** Start of Article **

Big Street recently partnered with The Nielsen Co. to measure the effectiveness of the DMRC as a preferred medium for advertisers and also to understand commuters' profiles and demographics. The independent study was carried out by The Nielsen Co. and sponsored by Big Street to add value for all its customers.
The study was undertaken at the Line II stretch of the DMRC, covering all 10 stations, Central Secretariat, Patel Chowk, Rajeev Chowk, New Delhi, Chawri Bazaar, Chandni Chowk, Kashmiri Gate, Civil Lines, Vidhan Sabha and Delhi University. Around 1,460 interviews were conducted at the exit points of the stations. A structured questionnaire was given to exiting commuters.
The key findings of the study established that a metro station is an ideal location for brands targeting consumers in the age group of 24-31 years, including students and government officials. The male and female commuter profile differs across stations; Patel Chowk and Central Secretariat have the highest percentage of female commuters – 38 and 39 per cent, respectively.
On an average, around 2,50,000 people commute daily on Line II between the Central Secretariat and University Circle stations. More than 40 per cent of them belong to SEC A.
In an official communiqué, Chandana Banerjee, director, client solutions, The Nielsen Co., says, “Our research shows that the commuters on Line II of the DMRC are SEC A, young, with an average age of about 27 years, and a sizeable proportion of them are students.”
afaqs! spoke to Mayank Pande, regional business head, North and East, Big Street, to understand the key idea behind coming up with such a study at this point of time. Pande says, “OOH has been an unregulated and unprofessional industry. Most importantly, it's difficult to calculate the 'measurability' of this medium.”
“We chose the metro as the site of the study because of the huge number of footfalls across different stations. Soon, we plan to host a forum where people from the media, advertising agencies, clients and government departments will be presented the findings of our study on the DMRC.”
Big Street is high on investments in its inventories in metro stations. Recently, it spent Rs 2.5 crore to upgrade its inventories with new technology. The company's aim is to provide extremely attractive showcasing options to brands. It also plans to carry out similar studies for its inventories in Chandigarh and Ahmedabad.
Will the economic slowdown have a negative impact on the OOH spend of brands? Pande says, “The advertising budgets will be reduced, but this may not affect OOH. There will be a change in the media mix as television and print may witness lower spends. But brands will choose to spend more on outdoor and radio as they are comparatively cost effective.”

** End of Article **
** Start of Stored rows **

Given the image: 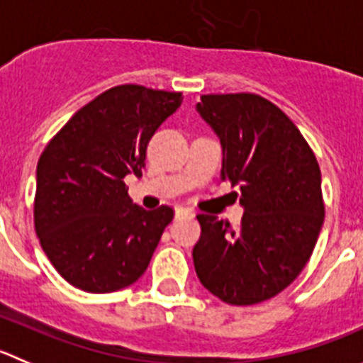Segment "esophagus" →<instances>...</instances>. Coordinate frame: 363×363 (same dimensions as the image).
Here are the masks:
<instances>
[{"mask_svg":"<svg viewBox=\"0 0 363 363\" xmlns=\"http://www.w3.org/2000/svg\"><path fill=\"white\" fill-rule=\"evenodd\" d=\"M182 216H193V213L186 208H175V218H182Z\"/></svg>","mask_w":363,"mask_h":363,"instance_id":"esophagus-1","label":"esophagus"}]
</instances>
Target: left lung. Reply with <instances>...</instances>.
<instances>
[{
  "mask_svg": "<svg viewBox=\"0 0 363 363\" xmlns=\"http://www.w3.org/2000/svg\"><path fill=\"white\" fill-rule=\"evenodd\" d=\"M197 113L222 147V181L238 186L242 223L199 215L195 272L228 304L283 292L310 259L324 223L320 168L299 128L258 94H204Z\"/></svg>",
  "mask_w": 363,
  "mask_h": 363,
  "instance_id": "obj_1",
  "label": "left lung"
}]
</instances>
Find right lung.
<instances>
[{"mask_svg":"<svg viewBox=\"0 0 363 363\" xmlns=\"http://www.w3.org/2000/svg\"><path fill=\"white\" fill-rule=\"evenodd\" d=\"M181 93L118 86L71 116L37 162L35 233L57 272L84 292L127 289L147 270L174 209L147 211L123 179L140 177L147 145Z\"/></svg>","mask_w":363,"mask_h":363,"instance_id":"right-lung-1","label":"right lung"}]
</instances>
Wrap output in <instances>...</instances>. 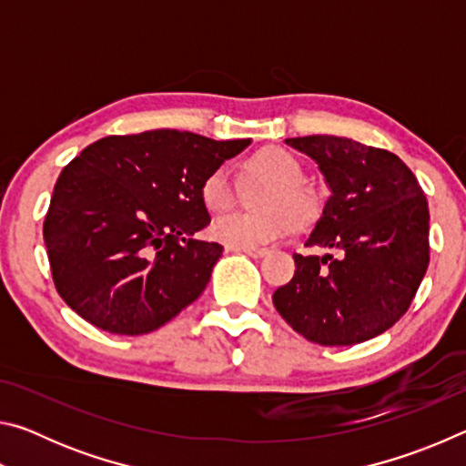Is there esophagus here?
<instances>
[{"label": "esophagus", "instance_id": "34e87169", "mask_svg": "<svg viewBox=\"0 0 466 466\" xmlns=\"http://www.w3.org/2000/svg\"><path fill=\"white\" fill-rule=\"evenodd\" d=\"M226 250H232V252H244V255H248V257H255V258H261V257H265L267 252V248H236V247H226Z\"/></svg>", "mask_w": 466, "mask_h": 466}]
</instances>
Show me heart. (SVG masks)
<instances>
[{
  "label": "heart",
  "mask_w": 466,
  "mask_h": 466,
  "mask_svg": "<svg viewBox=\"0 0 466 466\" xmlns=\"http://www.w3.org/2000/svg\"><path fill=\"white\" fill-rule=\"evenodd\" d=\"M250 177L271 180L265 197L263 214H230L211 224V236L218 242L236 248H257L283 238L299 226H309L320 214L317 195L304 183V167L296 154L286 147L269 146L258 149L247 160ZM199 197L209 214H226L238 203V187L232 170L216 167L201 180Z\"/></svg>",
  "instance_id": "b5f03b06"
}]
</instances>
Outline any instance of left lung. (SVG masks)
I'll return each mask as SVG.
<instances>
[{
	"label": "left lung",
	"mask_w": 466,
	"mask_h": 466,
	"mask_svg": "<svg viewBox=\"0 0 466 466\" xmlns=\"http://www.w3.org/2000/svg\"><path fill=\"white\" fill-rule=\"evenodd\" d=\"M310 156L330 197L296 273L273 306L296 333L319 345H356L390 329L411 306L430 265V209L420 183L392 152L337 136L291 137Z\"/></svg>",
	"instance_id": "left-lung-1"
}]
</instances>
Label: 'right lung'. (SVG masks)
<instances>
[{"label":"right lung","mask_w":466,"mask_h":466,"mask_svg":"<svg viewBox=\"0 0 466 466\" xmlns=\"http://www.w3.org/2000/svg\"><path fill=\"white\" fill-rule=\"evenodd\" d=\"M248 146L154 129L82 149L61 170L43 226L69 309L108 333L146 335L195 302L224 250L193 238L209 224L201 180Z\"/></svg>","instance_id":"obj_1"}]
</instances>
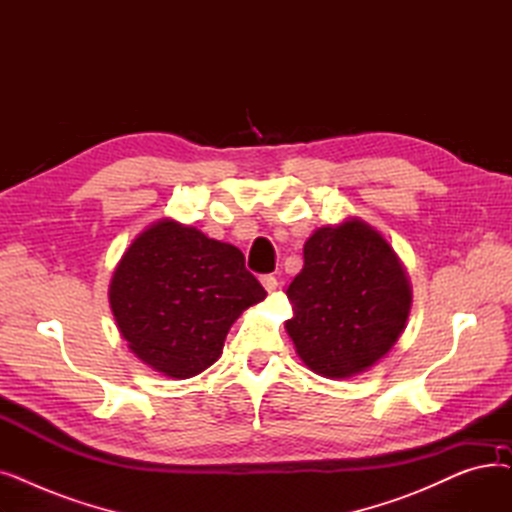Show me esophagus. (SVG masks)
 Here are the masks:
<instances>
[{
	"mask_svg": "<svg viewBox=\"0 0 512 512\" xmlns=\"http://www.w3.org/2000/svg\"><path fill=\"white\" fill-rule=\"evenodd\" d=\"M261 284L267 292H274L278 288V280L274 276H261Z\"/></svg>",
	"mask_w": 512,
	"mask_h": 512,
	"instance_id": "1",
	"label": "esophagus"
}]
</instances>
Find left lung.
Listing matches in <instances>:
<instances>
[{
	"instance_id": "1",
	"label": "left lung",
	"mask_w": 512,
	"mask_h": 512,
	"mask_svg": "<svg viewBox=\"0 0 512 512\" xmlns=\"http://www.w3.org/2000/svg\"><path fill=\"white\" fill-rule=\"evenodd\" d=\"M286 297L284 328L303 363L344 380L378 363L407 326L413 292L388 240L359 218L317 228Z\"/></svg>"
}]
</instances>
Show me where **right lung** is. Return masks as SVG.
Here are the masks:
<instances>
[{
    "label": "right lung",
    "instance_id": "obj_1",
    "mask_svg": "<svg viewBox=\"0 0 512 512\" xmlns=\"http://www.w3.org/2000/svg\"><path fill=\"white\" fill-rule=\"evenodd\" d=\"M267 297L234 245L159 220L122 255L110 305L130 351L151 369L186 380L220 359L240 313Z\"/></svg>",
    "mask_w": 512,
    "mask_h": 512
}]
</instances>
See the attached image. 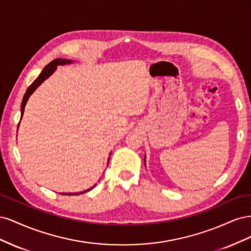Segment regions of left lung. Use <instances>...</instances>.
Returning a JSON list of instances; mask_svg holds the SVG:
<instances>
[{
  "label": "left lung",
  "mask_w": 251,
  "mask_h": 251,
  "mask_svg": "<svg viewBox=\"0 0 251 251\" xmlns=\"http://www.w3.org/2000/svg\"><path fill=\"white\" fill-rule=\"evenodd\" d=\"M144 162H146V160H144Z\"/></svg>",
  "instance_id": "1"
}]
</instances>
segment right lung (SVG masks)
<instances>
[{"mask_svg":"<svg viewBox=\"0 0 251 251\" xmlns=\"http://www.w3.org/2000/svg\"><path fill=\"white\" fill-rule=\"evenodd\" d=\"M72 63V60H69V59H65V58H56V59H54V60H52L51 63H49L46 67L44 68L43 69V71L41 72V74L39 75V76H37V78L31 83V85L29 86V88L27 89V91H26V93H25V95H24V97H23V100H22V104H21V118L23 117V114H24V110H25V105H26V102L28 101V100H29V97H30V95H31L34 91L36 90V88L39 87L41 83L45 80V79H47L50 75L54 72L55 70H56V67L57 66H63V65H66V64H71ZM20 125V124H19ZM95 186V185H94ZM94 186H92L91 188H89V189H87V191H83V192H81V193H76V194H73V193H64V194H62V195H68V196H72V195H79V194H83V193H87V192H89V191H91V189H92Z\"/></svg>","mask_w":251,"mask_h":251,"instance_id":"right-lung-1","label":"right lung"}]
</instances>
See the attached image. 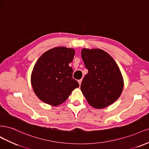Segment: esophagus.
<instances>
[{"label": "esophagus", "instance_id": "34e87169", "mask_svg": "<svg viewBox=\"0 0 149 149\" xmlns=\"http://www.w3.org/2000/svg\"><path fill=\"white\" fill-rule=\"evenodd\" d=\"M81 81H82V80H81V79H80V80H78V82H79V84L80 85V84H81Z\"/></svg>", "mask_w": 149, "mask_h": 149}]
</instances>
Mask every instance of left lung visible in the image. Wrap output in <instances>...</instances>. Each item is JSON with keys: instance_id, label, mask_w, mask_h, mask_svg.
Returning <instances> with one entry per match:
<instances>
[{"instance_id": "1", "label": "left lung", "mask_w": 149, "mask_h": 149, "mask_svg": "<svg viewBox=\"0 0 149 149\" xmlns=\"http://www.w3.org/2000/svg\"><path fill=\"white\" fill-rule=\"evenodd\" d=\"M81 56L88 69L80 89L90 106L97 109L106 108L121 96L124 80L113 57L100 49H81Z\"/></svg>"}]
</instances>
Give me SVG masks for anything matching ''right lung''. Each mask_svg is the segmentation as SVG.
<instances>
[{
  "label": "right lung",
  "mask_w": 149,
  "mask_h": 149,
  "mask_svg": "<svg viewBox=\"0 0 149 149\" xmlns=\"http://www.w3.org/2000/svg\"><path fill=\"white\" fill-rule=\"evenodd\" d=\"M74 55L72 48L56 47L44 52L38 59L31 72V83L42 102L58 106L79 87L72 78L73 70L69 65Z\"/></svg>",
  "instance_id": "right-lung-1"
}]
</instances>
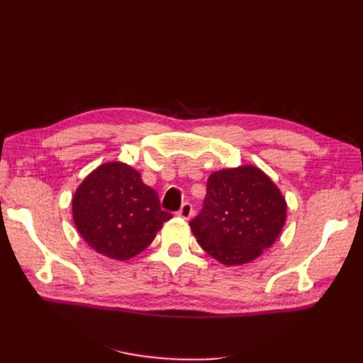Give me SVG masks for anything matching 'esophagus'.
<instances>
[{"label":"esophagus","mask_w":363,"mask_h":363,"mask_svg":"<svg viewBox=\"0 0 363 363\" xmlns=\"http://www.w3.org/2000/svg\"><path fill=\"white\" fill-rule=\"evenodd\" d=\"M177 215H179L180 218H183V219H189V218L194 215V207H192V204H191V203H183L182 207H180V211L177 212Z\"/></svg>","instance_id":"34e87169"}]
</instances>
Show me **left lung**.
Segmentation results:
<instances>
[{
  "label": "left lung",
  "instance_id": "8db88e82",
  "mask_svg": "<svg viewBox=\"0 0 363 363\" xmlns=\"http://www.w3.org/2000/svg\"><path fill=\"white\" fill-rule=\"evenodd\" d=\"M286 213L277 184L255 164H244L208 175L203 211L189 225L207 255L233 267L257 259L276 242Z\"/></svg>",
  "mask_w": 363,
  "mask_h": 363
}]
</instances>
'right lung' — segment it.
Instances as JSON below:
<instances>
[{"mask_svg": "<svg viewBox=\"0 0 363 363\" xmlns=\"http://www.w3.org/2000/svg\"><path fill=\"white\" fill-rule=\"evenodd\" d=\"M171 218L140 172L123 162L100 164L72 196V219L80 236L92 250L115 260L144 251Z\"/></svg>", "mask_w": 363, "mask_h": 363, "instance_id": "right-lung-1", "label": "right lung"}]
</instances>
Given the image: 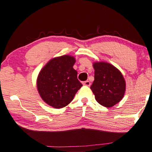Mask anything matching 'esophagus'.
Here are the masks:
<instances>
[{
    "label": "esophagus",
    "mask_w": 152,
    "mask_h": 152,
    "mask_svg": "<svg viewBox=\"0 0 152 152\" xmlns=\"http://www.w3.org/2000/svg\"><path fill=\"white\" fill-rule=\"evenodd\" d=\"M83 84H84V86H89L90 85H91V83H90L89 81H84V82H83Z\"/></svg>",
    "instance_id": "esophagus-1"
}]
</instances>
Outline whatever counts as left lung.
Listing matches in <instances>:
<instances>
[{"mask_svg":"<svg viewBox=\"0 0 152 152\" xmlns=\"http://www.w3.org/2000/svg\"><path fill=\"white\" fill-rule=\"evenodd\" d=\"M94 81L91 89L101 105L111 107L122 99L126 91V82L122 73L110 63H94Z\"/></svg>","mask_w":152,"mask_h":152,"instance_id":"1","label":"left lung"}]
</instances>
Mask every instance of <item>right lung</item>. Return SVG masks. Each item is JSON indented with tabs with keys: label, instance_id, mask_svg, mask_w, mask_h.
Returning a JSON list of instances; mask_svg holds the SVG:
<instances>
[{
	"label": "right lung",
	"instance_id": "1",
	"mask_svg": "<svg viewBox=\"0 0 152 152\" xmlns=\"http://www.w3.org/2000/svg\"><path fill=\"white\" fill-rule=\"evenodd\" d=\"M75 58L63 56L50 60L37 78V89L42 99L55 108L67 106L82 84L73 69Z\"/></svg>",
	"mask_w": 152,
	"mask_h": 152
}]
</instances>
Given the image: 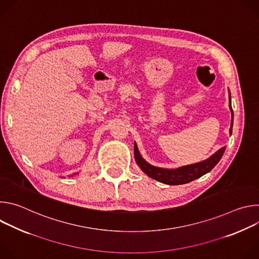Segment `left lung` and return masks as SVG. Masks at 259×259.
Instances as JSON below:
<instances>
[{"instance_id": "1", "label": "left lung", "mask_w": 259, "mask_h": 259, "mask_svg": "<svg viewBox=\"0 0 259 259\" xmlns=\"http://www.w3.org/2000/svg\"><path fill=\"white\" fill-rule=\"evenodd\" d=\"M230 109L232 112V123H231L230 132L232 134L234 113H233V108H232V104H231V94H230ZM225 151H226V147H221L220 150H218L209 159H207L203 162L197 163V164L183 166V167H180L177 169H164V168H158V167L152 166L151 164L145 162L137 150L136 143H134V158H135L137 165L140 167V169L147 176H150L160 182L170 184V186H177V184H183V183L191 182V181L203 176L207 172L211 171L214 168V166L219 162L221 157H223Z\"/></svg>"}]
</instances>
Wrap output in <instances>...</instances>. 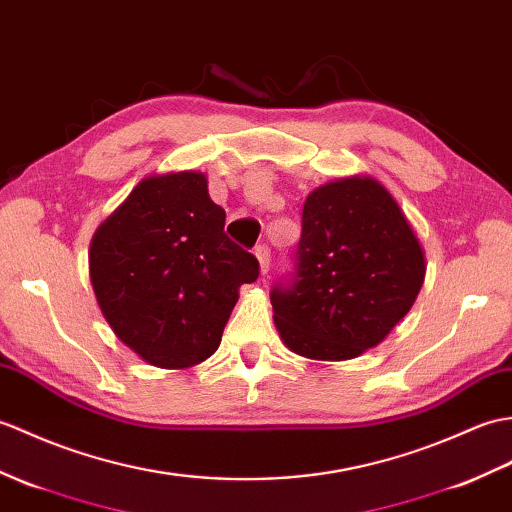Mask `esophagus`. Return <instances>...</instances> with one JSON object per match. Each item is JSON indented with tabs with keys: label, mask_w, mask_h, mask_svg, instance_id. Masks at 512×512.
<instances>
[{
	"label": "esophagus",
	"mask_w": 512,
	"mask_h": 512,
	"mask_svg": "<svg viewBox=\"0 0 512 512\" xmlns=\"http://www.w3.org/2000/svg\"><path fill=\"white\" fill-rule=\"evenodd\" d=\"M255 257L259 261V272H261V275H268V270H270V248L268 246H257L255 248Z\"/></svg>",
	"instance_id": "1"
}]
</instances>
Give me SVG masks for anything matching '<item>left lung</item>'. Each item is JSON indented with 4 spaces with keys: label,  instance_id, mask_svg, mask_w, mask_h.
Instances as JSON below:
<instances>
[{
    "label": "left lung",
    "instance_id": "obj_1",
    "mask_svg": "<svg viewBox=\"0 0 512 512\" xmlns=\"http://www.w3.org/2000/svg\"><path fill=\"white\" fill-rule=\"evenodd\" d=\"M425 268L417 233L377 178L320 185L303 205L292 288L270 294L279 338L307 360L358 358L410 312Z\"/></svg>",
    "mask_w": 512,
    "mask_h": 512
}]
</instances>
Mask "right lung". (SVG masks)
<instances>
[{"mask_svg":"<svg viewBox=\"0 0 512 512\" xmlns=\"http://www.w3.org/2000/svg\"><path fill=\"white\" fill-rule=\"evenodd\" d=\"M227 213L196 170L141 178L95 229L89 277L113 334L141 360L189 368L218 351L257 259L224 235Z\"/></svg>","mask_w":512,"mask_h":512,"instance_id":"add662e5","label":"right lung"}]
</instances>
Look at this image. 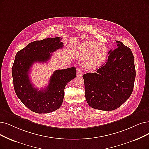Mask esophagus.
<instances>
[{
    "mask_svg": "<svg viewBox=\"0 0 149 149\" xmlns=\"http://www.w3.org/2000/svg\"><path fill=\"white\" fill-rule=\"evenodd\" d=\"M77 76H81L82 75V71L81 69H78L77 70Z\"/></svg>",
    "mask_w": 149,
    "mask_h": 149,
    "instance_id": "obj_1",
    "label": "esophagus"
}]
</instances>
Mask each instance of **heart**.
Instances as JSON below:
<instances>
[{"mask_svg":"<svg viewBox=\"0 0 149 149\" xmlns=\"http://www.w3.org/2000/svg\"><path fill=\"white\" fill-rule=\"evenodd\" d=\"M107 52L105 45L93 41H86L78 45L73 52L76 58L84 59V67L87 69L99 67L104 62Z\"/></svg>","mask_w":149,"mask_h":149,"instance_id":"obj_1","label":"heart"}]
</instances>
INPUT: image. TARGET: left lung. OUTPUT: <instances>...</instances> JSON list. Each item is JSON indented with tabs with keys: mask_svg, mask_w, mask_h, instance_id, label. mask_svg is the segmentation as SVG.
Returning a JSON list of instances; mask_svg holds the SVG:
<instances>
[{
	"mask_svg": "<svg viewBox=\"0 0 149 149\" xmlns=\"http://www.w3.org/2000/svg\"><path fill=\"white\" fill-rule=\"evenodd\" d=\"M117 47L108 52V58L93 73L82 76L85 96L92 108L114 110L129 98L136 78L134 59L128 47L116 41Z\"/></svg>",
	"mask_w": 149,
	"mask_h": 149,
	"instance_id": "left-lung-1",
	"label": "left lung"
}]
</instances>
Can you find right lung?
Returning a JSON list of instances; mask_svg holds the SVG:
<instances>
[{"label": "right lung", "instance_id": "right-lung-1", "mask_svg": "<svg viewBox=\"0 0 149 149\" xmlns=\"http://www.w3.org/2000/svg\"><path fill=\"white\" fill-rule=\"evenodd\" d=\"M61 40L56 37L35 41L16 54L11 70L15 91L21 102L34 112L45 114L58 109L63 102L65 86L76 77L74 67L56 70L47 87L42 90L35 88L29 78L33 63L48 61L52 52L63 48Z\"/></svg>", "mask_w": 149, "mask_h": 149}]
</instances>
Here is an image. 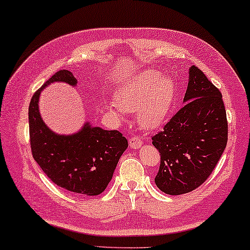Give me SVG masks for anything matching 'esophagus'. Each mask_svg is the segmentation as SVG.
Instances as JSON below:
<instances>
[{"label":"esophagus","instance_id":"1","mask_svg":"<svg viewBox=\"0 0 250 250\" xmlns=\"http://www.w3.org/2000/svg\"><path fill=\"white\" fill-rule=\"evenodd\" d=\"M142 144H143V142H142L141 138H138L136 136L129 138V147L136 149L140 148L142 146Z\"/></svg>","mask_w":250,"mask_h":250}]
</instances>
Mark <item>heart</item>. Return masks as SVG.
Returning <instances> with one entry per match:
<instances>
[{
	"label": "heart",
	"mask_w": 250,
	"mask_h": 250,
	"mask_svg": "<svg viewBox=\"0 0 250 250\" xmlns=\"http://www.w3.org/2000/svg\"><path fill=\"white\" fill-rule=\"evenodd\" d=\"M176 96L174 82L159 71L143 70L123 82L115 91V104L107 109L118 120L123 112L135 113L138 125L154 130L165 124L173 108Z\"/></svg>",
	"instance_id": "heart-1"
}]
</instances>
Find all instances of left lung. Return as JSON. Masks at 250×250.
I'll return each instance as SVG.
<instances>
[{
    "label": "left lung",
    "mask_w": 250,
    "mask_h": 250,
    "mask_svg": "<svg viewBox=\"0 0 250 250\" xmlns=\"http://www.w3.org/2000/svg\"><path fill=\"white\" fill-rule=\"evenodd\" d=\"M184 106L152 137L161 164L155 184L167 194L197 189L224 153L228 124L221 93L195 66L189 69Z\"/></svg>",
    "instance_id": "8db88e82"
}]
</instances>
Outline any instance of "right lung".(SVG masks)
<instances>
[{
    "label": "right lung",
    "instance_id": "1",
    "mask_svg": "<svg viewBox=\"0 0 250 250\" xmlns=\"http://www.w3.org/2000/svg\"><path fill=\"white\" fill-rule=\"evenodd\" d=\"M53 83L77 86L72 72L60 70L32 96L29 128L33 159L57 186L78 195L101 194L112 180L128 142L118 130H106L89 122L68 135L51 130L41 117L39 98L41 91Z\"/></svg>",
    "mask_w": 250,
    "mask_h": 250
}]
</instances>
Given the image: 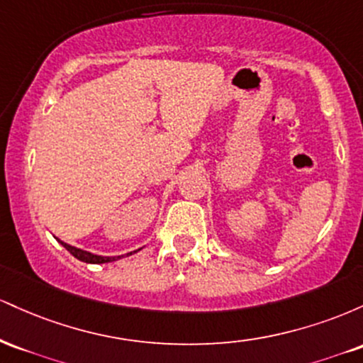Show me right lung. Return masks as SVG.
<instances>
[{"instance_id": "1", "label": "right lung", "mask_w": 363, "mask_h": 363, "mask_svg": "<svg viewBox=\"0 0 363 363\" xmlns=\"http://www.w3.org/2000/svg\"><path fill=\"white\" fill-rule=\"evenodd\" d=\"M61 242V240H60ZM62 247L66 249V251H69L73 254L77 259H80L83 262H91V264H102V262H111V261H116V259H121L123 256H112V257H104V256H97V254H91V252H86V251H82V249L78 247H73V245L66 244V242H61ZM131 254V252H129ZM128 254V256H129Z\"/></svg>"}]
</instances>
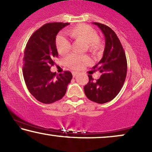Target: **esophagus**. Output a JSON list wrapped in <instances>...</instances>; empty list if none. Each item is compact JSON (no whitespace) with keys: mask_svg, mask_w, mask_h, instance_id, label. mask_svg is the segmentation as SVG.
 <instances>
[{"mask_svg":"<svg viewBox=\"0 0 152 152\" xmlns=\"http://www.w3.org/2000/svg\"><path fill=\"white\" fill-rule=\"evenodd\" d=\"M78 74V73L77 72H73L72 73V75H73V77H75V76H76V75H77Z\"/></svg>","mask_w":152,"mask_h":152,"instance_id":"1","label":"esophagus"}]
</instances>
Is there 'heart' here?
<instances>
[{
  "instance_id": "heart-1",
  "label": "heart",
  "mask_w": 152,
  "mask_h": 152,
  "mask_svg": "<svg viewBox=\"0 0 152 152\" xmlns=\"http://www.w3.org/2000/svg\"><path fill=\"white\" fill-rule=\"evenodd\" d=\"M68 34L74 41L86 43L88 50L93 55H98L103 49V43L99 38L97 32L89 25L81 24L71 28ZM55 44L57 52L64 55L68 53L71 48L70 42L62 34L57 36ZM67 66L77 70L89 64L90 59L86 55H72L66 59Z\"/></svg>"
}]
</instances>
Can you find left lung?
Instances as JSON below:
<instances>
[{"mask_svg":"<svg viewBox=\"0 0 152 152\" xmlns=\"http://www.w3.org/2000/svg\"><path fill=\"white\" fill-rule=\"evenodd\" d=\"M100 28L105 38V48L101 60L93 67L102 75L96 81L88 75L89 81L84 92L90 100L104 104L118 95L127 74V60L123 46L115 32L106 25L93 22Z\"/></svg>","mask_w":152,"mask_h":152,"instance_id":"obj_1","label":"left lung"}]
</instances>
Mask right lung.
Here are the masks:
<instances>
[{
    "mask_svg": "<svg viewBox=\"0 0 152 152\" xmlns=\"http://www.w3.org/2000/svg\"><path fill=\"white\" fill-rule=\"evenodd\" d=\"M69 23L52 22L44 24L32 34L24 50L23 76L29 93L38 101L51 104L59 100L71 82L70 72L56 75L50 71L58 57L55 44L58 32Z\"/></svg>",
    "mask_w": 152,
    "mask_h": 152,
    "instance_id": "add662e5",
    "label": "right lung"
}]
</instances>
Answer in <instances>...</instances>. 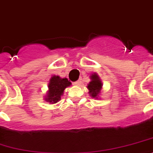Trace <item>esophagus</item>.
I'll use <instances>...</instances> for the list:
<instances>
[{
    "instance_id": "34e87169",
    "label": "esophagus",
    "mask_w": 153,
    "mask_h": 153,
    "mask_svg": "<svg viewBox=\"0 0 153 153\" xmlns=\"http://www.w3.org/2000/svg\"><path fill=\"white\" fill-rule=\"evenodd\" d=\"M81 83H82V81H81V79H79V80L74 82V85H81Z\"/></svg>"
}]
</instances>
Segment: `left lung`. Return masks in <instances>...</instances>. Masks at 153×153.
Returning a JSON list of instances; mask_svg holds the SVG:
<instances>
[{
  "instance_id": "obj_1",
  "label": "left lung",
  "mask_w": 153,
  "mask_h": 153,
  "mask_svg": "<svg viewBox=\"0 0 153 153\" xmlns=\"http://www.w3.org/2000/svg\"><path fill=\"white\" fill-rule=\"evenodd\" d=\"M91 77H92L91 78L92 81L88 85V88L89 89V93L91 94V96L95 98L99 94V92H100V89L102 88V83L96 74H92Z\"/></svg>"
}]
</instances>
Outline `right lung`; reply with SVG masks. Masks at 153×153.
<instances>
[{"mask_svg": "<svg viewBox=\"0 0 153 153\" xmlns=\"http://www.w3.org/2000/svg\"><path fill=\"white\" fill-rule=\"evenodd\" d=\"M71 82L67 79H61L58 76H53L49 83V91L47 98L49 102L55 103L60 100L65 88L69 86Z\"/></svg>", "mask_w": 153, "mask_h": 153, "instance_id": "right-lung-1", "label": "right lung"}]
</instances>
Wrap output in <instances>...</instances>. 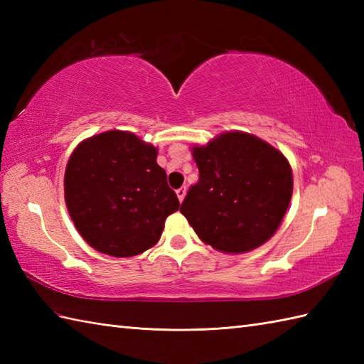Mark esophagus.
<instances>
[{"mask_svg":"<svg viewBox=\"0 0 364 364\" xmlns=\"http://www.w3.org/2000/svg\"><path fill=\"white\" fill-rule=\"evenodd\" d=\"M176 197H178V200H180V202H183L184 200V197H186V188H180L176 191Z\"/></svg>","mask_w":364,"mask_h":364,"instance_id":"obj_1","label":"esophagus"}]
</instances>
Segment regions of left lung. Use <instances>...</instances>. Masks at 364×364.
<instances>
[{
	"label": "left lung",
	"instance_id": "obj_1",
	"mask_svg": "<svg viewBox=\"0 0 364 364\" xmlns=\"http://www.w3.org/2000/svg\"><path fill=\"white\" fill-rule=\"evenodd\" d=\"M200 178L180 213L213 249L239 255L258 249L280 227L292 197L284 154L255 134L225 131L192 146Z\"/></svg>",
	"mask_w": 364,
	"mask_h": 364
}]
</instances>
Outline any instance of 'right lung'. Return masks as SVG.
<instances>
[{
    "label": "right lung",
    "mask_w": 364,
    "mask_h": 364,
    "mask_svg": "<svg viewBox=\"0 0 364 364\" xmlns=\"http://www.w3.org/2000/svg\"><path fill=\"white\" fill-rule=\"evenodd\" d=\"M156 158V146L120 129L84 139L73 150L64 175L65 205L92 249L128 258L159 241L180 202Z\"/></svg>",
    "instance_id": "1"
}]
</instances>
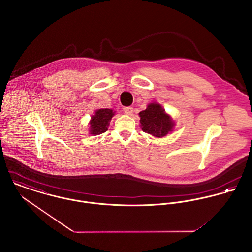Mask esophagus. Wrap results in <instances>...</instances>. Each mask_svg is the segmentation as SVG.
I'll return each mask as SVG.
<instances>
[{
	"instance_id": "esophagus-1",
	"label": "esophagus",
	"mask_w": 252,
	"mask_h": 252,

** End of Stored rows **

> [Direction] Swap "interviews" for "surveys" in the article on the metro commuter study, and give the passage again starting with "The study was" and going on through "to exiting commuters.".

> [Task result]
The study was undertaken at the Line II stretch of the DMRC, covering all 10 stations, Central Secretariat, Patel Chowk, Rajeev Chowk, New Delhi, Chawri Bazaar, Chandni Chowk, Kashmiri Gate, Civil Lines, Vidhan Sabha and Delhi University. Around 1,460 surveys were conducted at the exit points of the stations. A structured questionnaire was given to exiting commuters.